Municipal Bonds: Set Up for a Strong Run?

On the tax-exempt side of the fixed-income world, municipal bond yields followed Treasury yields higher in the third quarter. Outflows from the market increased, causing after-tax yield spreads to rise substantially: at the 10-year maturity, yields climbed from the low 40-basis-point range to the mid-70s.

Muni credit investments were a bright spot, as declining credit spreads fueled outperformance. While spreads are lower now, they’re still above historical averages. The supply outlook could also offer support, with relatively low issuance leaving demand to chase fewer bonds. We think this environment creates an attractive entry point: high yields, cheap valuations and wide credit spreads.

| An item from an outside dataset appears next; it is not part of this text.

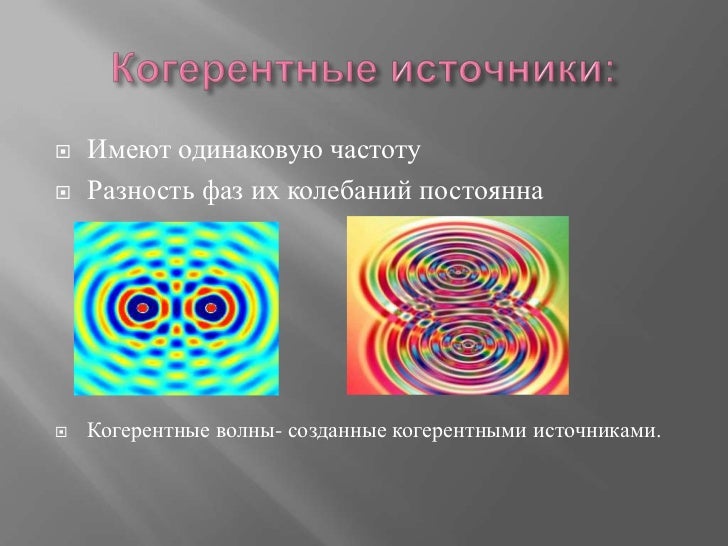 Когерентные источники:

Имеют одинаковую частоту

Разность фаз их колебаний постоянна

Когерентные волны- созданные когерентными источниками.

The muni yield curve currently features high yields on shorter-maturity bonds and a steeper slope in the 12- to 20-year maturities, enabling investors to add duration exposure using a “barbell” maturity structure. A strategy that combines exposures in those two maturity ranges to achieve an overall duration target has fared better through the first three quarters of 2023 than approaches targeting duration through a concentrated structure, or a “ladder” design.

Given where yields and the policy cycle are today, we think munis are set up for strong performance. Yields have been in the range of 3.5% or higher over the past few months—and were above 4% at the end of the third quarter. Historically, munis have returned an average of 6.6% in one-year periods when yields were between 3% and 3.5%, and have returned an average of over 9% when yields were over 3.5% (Display 8). What’s more, they’ve historically beaten cash after the Fed has paused a cycle of rate hikes.

To sum things up, during this time of resistance, and as we head down the path toward normalization, we firmly believe that well-researched opportunities in capital markets can lead to favorable outcomes for patient investors.